Haïti, premiers jours, premières impressions...
17 et 18 février 2016
Après une année de vie en mouvement et de projets concrétisés, après un concours dont le résultat nous assurera une postproduction solide, et après une campagne de sociofinancement qui nous redonne des ailes, nous voici enfin dans la perle des Antilles pour une dernière étape de tournage, avec Claude, participante principale de notre documentaire, qui en est à son quatrième séjour ici, et qui nous ouvrira de multiples portes. Bienvenue en Haïti !
L’anticipation et la nervosité nous ont gagné plus que d’habitude à la veille de ce voyage. Des élections reportées, une population dans la rue, maudissant la corruption et l’ingérence internationale, une grande sécheresse dans le centre, le pays transpirait l’instabilité et la colère. Mauvais timing. Un gouvernement transitoire et une autre promesse de deuxième tour reporté à avril aura temporairement calmé le jeu. Mais c’est toujours aussi sec dans la région de l’Artibonite.
À la sortie de l’aéroport, dépassé le couloir de chauffeurs de taxis qui nous interpellent, nous nous dirigeons chez Bianca, une amie coopérante de Claude, qui nous accueille dans son petit condo loué par l'organisme avec lequel est elle partie, à Port-au-Prince. Nous n’y sortirons qu’accompagnés d’un chauffeur ou d’amis, pour des raisons évidentes de sécurité. Cette ville est agitée et encore plus ces temps-ci, même si la poussière est retombée après la nomination de Privert comme prézidan intérimaire. La criminalité et la pauvreté, elles, semblent permanentes. Sur plusieurs rues, cette dernière brûle les yeux et pince le cœur. Même habitués, le regard soutenu mais faible d’un enfant affamé est toujours aussi difficile et confrontant.

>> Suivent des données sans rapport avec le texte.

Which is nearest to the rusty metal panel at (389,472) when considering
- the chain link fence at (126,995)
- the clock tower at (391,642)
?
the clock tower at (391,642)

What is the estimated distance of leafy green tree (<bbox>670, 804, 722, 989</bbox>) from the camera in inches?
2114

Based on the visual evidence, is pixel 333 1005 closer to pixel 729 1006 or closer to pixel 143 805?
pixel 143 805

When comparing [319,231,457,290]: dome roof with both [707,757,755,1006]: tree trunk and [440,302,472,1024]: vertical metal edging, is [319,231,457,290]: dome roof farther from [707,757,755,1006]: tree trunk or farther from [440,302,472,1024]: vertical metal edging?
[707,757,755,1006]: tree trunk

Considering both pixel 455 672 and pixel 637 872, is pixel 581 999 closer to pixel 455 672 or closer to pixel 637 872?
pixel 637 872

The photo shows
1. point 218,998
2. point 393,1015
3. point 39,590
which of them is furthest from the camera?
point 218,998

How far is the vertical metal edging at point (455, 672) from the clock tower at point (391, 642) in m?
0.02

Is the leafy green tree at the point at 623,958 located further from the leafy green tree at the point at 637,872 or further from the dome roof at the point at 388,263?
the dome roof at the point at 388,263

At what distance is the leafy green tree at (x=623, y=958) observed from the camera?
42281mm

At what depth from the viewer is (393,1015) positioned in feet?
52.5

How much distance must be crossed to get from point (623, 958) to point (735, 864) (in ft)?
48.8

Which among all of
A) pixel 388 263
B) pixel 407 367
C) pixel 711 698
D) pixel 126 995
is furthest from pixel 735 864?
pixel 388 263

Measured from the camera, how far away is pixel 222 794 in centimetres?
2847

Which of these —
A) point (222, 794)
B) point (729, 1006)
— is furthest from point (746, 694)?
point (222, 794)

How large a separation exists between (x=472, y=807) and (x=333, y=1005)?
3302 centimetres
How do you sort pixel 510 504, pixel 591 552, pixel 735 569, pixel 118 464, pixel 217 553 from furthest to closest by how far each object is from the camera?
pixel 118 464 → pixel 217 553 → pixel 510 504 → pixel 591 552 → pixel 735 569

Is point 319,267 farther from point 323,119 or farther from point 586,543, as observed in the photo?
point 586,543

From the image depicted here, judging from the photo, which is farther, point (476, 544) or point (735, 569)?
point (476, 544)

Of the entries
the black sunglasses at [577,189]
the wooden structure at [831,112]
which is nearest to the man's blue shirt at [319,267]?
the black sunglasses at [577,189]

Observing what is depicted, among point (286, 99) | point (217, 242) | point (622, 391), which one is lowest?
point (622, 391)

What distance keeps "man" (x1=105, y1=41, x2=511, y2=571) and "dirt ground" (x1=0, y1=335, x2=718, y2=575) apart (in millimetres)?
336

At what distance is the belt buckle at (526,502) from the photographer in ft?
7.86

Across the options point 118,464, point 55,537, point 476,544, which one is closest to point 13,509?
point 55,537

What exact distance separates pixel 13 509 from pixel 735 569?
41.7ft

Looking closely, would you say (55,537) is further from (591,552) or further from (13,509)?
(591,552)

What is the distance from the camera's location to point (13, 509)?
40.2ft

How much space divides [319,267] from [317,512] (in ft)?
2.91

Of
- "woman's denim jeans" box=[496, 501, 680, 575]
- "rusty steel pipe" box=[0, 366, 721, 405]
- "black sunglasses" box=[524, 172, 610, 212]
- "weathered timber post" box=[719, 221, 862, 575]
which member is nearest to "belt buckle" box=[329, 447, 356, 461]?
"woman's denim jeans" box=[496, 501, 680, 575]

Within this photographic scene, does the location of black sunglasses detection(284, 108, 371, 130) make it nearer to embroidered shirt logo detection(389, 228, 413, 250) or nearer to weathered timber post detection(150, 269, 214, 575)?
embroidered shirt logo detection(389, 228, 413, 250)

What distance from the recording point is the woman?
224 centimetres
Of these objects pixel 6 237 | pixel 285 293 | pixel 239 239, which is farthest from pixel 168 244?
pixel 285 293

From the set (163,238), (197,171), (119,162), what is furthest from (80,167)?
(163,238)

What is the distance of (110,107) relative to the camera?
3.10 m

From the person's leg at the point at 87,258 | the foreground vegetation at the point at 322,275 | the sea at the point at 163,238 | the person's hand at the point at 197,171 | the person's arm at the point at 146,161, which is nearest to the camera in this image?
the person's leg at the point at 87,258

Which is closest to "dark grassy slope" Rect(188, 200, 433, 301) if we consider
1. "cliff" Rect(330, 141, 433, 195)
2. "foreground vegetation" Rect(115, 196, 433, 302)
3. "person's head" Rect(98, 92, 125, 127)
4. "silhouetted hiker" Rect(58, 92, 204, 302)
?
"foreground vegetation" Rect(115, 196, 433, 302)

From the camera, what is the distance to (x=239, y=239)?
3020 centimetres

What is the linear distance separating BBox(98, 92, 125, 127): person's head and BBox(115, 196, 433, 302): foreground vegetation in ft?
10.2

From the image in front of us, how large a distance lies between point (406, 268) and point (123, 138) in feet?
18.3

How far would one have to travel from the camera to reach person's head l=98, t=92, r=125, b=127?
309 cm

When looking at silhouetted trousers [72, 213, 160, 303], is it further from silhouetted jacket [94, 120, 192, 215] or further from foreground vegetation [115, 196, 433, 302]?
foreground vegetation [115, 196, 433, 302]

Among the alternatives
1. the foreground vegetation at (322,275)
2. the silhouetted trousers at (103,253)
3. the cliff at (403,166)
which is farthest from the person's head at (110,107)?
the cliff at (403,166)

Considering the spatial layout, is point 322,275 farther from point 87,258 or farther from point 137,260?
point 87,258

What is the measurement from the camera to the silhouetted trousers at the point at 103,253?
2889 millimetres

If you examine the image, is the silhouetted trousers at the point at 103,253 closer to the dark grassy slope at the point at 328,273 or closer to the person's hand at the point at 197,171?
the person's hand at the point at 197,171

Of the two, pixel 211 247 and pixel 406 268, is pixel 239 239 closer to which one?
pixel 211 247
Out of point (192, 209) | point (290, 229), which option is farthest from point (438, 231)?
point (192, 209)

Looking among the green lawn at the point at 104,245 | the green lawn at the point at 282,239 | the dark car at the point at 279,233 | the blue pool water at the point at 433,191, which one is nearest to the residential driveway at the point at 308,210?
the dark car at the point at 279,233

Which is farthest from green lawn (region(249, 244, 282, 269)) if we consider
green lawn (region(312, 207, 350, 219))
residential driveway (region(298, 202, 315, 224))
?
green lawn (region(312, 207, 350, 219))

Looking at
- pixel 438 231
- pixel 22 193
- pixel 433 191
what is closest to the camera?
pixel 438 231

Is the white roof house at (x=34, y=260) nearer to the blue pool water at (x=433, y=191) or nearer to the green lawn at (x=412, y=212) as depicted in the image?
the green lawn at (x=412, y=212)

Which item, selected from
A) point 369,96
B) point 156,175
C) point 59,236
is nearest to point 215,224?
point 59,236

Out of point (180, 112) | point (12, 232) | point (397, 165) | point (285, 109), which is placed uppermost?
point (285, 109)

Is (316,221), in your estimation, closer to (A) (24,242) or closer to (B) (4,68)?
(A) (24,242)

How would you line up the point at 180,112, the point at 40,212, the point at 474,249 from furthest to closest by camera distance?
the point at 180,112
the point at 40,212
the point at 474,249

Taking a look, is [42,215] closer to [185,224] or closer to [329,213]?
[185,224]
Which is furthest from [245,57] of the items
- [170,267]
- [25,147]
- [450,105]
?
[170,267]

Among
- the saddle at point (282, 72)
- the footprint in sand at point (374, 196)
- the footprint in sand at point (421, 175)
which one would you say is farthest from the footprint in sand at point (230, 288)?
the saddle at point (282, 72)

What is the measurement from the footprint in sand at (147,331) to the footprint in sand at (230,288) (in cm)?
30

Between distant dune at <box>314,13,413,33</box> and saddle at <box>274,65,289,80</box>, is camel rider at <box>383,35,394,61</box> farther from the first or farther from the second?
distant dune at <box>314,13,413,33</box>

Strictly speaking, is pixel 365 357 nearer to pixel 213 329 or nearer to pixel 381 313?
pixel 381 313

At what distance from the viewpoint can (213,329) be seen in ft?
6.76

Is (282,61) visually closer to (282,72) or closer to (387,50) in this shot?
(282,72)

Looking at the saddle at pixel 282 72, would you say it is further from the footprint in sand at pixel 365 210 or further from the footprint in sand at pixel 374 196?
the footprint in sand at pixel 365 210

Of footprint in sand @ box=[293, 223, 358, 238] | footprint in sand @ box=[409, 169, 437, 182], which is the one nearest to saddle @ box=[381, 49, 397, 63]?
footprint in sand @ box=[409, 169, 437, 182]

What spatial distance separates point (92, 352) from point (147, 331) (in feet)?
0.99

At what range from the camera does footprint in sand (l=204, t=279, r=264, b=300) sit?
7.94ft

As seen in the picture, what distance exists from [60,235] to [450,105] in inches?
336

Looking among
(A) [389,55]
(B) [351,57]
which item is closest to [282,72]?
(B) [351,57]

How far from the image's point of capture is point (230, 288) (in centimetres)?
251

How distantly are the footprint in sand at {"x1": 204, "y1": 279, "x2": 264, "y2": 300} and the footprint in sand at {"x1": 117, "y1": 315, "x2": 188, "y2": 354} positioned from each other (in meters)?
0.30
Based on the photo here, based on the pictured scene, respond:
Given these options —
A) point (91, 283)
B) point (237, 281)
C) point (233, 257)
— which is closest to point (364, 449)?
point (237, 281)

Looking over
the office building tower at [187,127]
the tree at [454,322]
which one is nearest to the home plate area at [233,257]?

On s’habitue au climat et on planifie notre tournage. Et les deux premières soirées sont habitées de bon rhum et de discussions passionnantes sur le pays, l’espoir, les déceptions, les remises en question sur l’aide internationale qui ressemble trop souvent à un jeu de Monopoly pour les pays occidentaux. L’ingérence et la soif de profit sont tentaculaires en ce pays qui gagnerait tant si on y était moins impliqués, intéressés. Heureusement pour nous, on y vient pour le vélo. On nous regarde et nous questionne donc un peu comme si nous étions des extraterrestres, perdus sur une planète habitée par les motos chinoises et les voitures aux nuages noirs.
Deux jours formatoires et d’adaptation donc, avant ce mois qui on le sait, déboulera vite.
Caméra, son, et traversée du pays à la recherche de notre sujet, qui se fait de plus en plus rare.